Само собою разумеется, что усердие это даром ему не прошло. Не успели мы оглянуться, как он уж и местечко хорошенькое ненароком заполучил. Прежде, вот видите ли, его поодаль держали, опасались, как бы «он не отмочил», а теперь убедились, что в нем даже мочи, — кроме необходимого, для облегчения, количества, — не осталось, и в соответствие сему отвели где-то в провинции прехорошенький киоск. Сидит он там да приспособляется, а временем и в Петербург наедет. Справится, какие новые фасоны приспособлений вышли, и — опять домой, в киоск.
В один из таких наездов он и обо мне вспомнил. У курьера, по соседству, младенца от купели воспринимал, да и надумался: «Дай, думает, зайду! я ведь теперь уж так приспособился, что и заподозрить меня нельзя!» Взял да и пришел.
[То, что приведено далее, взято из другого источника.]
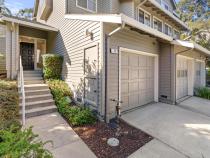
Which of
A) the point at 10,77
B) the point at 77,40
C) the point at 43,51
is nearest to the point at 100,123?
the point at 77,40

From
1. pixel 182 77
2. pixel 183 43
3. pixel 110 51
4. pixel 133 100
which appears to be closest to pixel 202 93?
pixel 182 77

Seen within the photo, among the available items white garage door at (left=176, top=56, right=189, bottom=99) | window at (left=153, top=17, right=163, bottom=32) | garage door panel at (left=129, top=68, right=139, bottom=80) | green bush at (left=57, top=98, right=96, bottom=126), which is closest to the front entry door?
green bush at (left=57, top=98, right=96, bottom=126)

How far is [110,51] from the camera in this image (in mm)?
5617

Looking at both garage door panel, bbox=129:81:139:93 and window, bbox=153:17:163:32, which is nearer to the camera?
garage door panel, bbox=129:81:139:93

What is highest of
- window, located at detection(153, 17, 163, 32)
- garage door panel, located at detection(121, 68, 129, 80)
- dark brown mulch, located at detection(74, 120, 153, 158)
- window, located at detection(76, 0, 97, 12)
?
window, located at detection(76, 0, 97, 12)

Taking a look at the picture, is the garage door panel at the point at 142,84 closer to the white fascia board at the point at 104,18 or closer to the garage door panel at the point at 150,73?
the garage door panel at the point at 150,73

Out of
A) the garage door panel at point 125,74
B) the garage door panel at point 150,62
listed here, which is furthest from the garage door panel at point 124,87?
the garage door panel at point 150,62

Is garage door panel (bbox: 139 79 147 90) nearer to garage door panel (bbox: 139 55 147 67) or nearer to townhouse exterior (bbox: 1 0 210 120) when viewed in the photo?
townhouse exterior (bbox: 1 0 210 120)

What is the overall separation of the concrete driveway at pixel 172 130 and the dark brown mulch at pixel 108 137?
0.72ft

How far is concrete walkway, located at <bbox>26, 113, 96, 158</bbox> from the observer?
3829mm

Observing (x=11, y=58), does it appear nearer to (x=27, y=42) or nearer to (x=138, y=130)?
(x=27, y=42)

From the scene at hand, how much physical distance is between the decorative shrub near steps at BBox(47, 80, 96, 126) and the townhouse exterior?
0.34 m

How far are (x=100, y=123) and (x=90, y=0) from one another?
7.25 meters

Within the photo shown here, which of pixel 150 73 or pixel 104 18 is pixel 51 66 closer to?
pixel 104 18
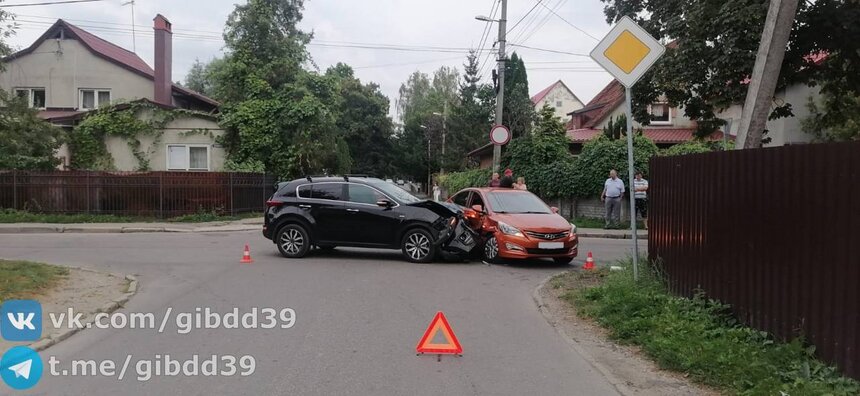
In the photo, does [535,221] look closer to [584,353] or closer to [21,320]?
[584,353]

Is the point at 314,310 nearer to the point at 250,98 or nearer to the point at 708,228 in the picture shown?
the point at 708,228

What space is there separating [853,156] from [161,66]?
31446 mm

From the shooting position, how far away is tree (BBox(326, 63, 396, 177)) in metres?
65.7

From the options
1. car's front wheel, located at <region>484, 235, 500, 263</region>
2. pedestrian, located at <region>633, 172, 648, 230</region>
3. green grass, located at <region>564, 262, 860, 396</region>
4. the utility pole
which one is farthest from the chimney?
green grass, located at <region>564, 262, 860, 396</region>

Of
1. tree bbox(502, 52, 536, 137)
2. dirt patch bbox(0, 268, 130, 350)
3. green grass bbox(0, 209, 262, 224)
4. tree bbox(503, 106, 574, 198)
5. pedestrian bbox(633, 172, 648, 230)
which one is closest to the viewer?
dirt patch bbox(0, 268, 130, 350)

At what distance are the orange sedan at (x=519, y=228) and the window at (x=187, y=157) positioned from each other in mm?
18036

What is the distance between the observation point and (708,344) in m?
5.73

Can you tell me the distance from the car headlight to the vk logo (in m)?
7.67

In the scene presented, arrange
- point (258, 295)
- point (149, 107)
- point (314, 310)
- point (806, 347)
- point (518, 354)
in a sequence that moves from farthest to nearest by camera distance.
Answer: point (149, 107) → point (258, 295) → point (314, 310) → point (518, 354) → point (806, 347)

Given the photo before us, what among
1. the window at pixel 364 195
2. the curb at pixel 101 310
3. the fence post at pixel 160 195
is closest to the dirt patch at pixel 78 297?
the curb at pixel 101 310

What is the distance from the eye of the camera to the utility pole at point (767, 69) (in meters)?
9.19

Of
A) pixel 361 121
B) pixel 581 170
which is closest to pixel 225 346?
pixel 581 170

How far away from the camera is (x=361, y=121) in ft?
218

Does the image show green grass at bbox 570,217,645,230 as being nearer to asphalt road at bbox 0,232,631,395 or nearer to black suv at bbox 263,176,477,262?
asphalt road at bbox 0,232,631,395
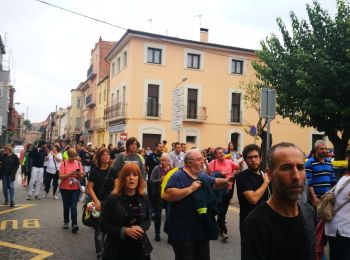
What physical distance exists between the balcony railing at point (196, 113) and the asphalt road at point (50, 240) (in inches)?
807

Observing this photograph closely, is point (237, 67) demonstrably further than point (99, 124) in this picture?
No

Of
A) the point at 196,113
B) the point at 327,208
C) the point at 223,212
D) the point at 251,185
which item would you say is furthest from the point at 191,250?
the point at 196,113

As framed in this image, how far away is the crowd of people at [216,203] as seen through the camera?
2.04 m

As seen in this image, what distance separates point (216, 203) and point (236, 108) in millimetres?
28665

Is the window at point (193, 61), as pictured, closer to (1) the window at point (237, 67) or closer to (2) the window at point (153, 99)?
(1) the window at point (237, 67)

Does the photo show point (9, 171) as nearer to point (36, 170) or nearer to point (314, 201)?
point (36, 170)

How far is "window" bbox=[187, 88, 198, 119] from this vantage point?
3100cm

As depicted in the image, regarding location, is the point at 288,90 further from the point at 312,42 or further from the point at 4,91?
the point at 4,91

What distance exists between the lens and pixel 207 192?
4.46 meters

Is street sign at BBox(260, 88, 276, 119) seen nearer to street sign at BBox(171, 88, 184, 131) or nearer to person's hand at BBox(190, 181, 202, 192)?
person's hand at BBox(190, 181, 202, 192)

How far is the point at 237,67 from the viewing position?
108 ft

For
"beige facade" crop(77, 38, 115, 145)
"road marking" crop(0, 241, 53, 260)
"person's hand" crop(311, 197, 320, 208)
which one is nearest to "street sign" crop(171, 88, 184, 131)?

Разумеется, у подъезда не сразу за ручку схватился, а потоптался-таки минуту-другую, но наконец с шумом распахнул дверь, взлетел в третий этаж: с нами крестная сила… урррра!
Радостным излияниям конца не было. «Как дела? все ли у тебя по киоску благополучно?» — «Все, кажется, слава богу, благополучно!» — «Ну, слава богу лучше всего», и т. д. Словом сказать, обычный дружески-светский разговор.
— Ну, а ты как? — обратился он ко мне.
— Да что… нехорошо, брат, мне!
— Что так?
Да вот, мол, так и так. Начал я ему излагать, и что больше, то хуже выходит. Тайный, мол, советник Крокодилов на новый суд ударил; левое крыло уж перебил пополам, а правым хоть суд еще и помахивает, однако уверенности на полное восстановление полета уж нет.
— Чтов так?
Не успел я докончить, как уже лицо Глумова потемнело.
— Ну?
А еще, мол, прибыл сюда «сведущий» корнет Отлетаев и говорит, нимало не стесняясь: все, мол, надобно уничтожить: и земство, и суды, а отыскать вместо всего благонадежного отставного прапорщика и ему препоручить: пускай всем помыкает. А Крокодилов ему в ответ: ах, как это хорошо!
— Ну?
— Помилуй, любезный друг! чего же еще нужно?
— А тебе что за дело?
Я так и ахнул: вот этого-то именно вопроса я и не ожидал. Удивительно это, право. Всю жизнь только и чувствуешь, как этот вопрос долбит тебе голову, а вот когда надобно, чтобы он возымел практическое действие, — тут-то именно его и нет как нет. Существуют, должно быть, такие вопросы, относительно которых и опыт веков, и воспитательные афоризмы — все оказывается всуе и втуне. Никогда они не укладываются так плотно в сознании, чтобы не было совестно сразу их формулировать.